** REQUIRED WORK **
1. Quote the stretch of the real estate column from "Add to that" through "buying a house.".
2. For each statement, say yes or no on whether it agrees with the real estate column, and quote the column's deciding words: (a) In mid-March the number of homes on the market in San Francisco reached a 10-year seasonal high; (b) In February 2022 the sales-price-to-list-price percentage was under 100 percent; (c) Missy Wyant Smit is an agent with the San Francisco Business Times.
3. Write what follows the last sentence of the real estate column.

Real Estate

The real estate market, two years after shelter in place began

Some glimmer of hope for buyers — but not a lot. Photo: Hsansone17/Pixabay

A year ago I wrote in this column that it had been a little over 12 months since shelter in place protocols were initiated due to the coronavirus pandemic. I wrote, “At long last there truly seems to be some light at the end of this terrible Covid tunnel, as vaccinations are becoming more available and things seem to be opening up again.” 

Well. Sure seemed like it at the time. That was of course before the omicron surge that afflicted us in December and January. Once again this spring, however, things are starting to look up, as long as you overlook the new Covid surges that have popped up recently in Asia and Europe. Sheesh. Will this thing never end?!


And then, unlike last year, this year we have had a war to contend with. What has taken place in Ukraine in recent weeks is absolutely horrifying — the stuff of nightmares. 

Add to that inflation, political turmoil, the drought, supply shortages, and any number of other thoroughly depressing crises, and it’s a wonder that anyone sleeps, let alone thinks about buying a house.

And yet, that’s exactly what’s been going on. San Francisco’s real estate market remains strong, and home sales are taking place unabated. 

“It continues to surprise us how resilient the San Francisco market is: the pandemic, the war in Ukraine, and a fluctuating stock market have not kept buyers away,” said Missy Wyant Smit, a top producing agent with Compass. ““Inventory remains comparatively low and buyer competition is hot again. For properties that are fully prepared for sale with cosmetic upgrades and staging we’re seeing multi-offer situations return. It feels like 2016 all over again in most segments of the market.”

Nevertheless, the website reported in mid-March that the number of homes on the market in San Francisco had ticked up to a 10-year seasonal high. According to the site, this was driven by a slowdown in the pace of sales and new contracts signed. Though this is certainly a departure from what many are experiencing in the city, it may offer a glimmer of hope for buyers.

Ted Andersen, with the San Francisco Business Times, recently wrote that Bay Area real estate markets, so far, remain largely insulated from the threat of rising interest rates, inflation, and market volatility based on the uncertainty surrounding Russia’s invasion of Ukraine. 

While some buyers and sellers have been affected by declines in stock portfolios, or have put their plans on hold while waiting to see what is going to happen abroad and domestically, the prevailing dynamic remains one of very high buyer demand with an inadequate supply of homes for sale.


Andersen adds that in February 2022 the city saw 290 new units come onto the market. The sales-price-to-list-price percentage during this period was 121.6 percent — the highest since before the pandemic — indicating multiple offers on each listing.

** EXERCISE DATA **

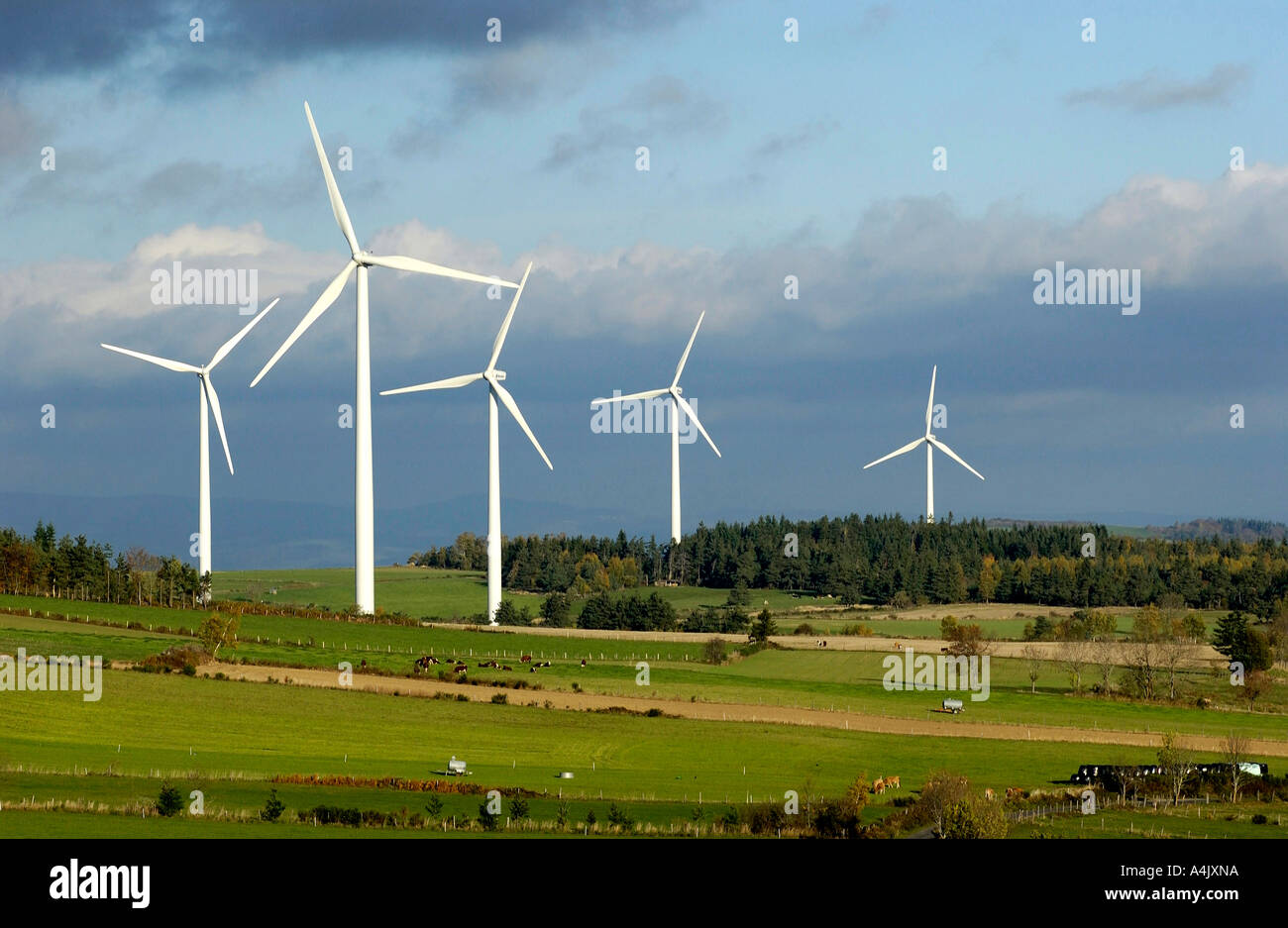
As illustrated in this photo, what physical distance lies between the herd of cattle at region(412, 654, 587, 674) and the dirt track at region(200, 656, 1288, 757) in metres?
3.47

** ANSWERS BY TASK **
1.
Add to that inflation, political turmoil, the drought, supply shortages, and any number of other thoroughly depressing crises, and it’s a wonder that anyone sleeps, let alone thinks about buying a house.

2.
(a) Yes: "the number of homes on the market in San Francisco had ticked up to a 10-year seasonal high"
(b) No: "The sales-price-to-list-price percentage during this period was 121.6 percent"
(c) No: "a top producing agent with Compass"

3.
In early March San Francisco had close to 1,000 active units on the market, compared to about 500 in early January. Again, this should be a welcome sign for potential buyers competing against multiple offers, especially for single-family homes.

On the other less promising hand for buyers, a recent Redfin analysis reports that six of the top 10 metros in the nation where homes are selling for six figures above list price are in California. The Los Angeles metro area led the way, with 718 homes selling for at least $100,000 over asking price, followed by Oakland with 580, San Jose at 490, and San Francisco with 335. 

In terms of home values, Redfin found that 88.7 percent of the homes in San Francisco were worth at least $1 million in February — the highest share among the 100 most populous U.S. metropolitan areas. San Jose was second, coming in at 85.9 percent. 

According to Ashley Fahey with the National Observer, the nation’s housing market is off to a busy start in 2022, and that’s setting the stage for a busy spring — considered the kickoff to the prime housing market season. 

She suggests that inflation and mortgage rates continue to be among the biggest indicators to watch in the housing market as it relates to where demand and home price appreciation will go in the coming months.

Inflation is a big concern right now for everyone. For homeowners, it is at least somewhat comforting to know that real estate has a long-held reputation for being a good hedge against inflation. It has a unique combination of appreciating value and depreciating debt that helps it keep up with rising costs. 

Of course, predicting what the rest of this year will bring, or even what next month will bring, is anybody’s guess. And having learned my lesson last year, I’m certainly not prepared to speculate.